• _DOCUMENT PASSAGE_:
++++++++++++++++++++

How to Make Low Sugar Grape Vanilla Jelly

One of the best things about the changing seasons is the new fresh fruits and vegetables that come with them. While we’re wrapping up most of the fresh produce for winter around here, I still have grapes to harvest.

Grape Vanilla Jelly Pioneering Today

We grow two kinds of grapes on our arbor. One is called Interlaken and ripens early in the season. It’s a white seedless grape that doesn’t get too sweet, but doesn’t leave you puckering from the tartness. The other one is called Niagara. It’s a cross between Concord and Cassidy grapes, leaving a yellow grape with tiny seeds. I’m not sure if it’s our shorter growing season, but even after letting a light frost hit it, they’re not very sweet. This makes them a perfect candidate for jelly!

If you’ve read any of my jelly/jam posts before you know I don’t like huge amounts of sugar or store bought pectin. That’s how I invented my Low Sugar No Pectin Strawberry Jam. Grapes have a high level of natural pectin, but to make it set, you need equal amounts of sugar to the grapes. Not going to cut it in my kitchen.

++++++++++++++++++++

• _PROBLEM TO SOLVE_:
Pick up the grape vanilla jelly post after its last sentence and write the next part.

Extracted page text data
++++++++++++++++++++

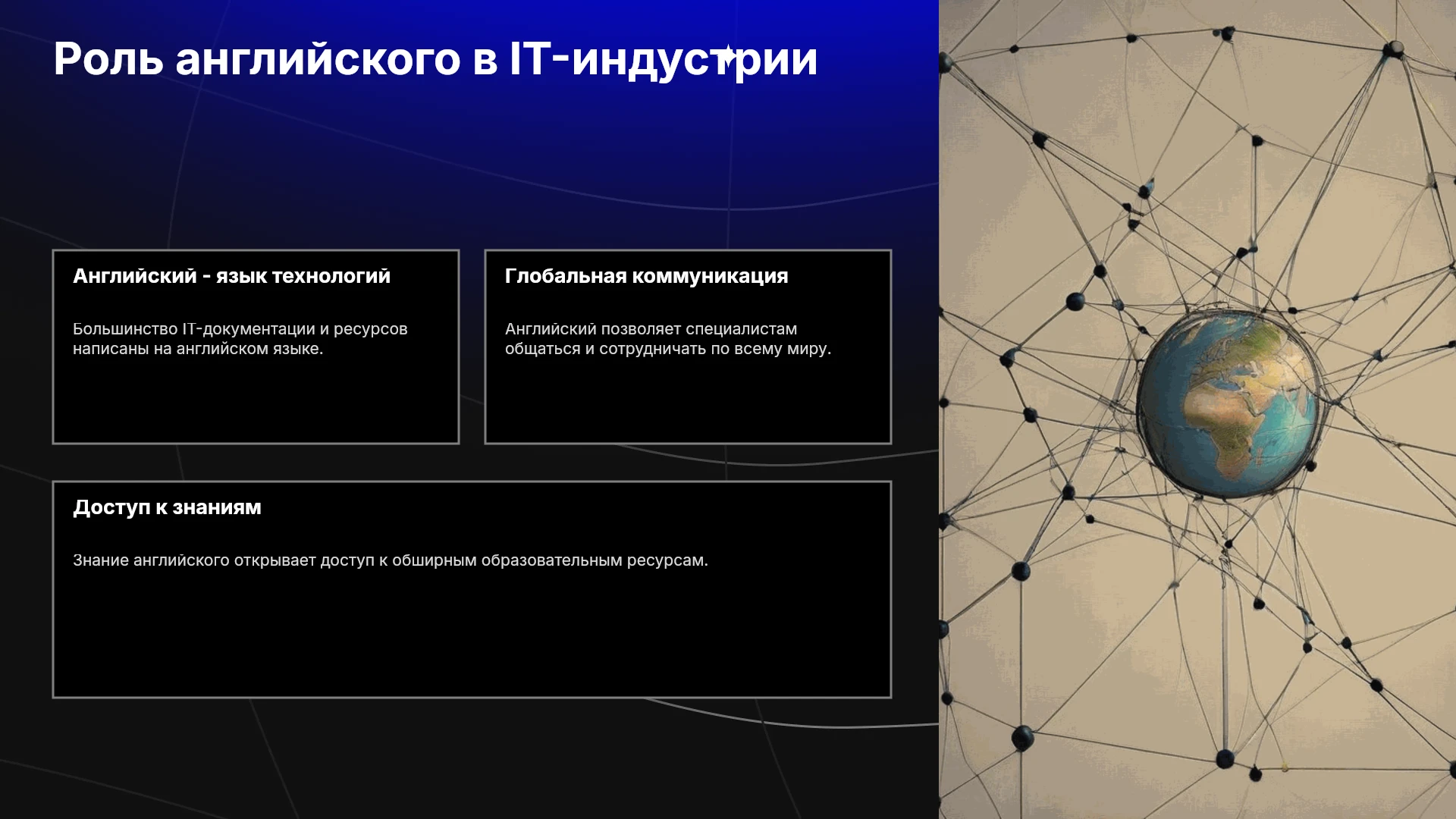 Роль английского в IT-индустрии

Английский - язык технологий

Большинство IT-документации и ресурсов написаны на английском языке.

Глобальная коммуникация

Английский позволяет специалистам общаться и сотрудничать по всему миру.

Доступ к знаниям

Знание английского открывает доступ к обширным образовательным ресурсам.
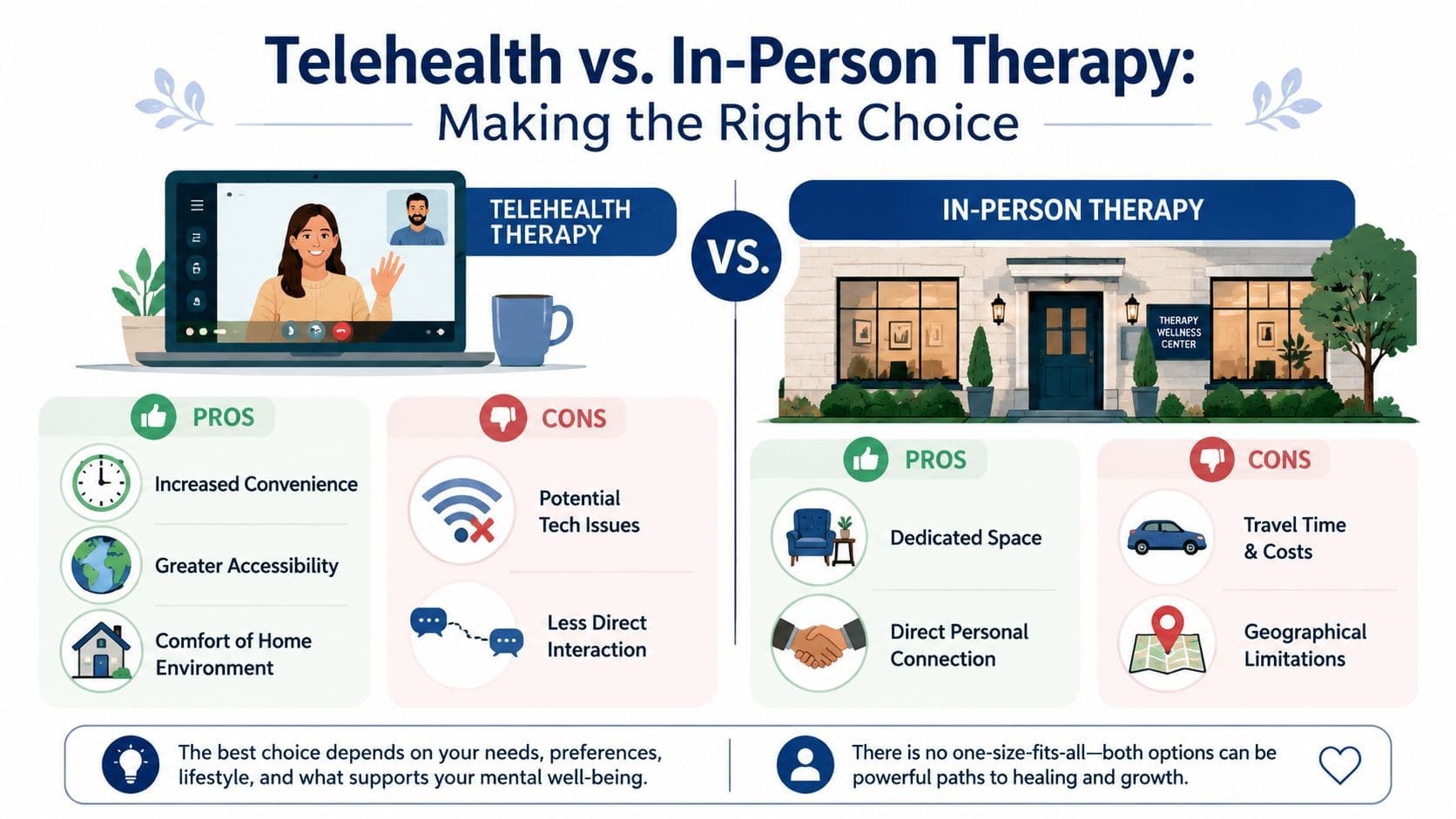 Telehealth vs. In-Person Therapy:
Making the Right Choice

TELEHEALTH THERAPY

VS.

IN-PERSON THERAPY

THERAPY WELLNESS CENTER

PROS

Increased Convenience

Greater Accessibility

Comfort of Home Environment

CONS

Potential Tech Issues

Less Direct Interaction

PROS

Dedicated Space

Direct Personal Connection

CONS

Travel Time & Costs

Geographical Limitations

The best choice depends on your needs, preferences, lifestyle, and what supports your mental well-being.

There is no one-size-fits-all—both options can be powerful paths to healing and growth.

++++++++++++++++++++

• _RESULT OF THE TASK_:
At our local co-op I’d noticed a packet of (this is from our affiliate partner Amazon One 1 oz Pomona’s Universal Pectin) There were a few things I instantly liked about it, no preservatives or dextrose and it’s jelling power comes from calcium, not sugar! Be still my heart. Seriously, I just about squealed in the aisle.

I put my box front and center in my cart. I made two batches of jelly this weekend, a red pepper garlic jelly and a double batch of this grape vanilla jelly. It worked amazingly in both of them and I still have enough left for one more batch of jelly. All from one box.

It’s a little bit different process than commercial pectin, but not hard to use at all. For starters, you can decide how much sugar or honey to use, following their loose guideline. I opted for the lower end of course.

Make jams/jellies without tons of sugar and this natural pectin Pioneering Today

First thing you do is mix some of the calcium powder into a small jar with water. Shake it well. (You then store it in the fridge for the next time you make jelly).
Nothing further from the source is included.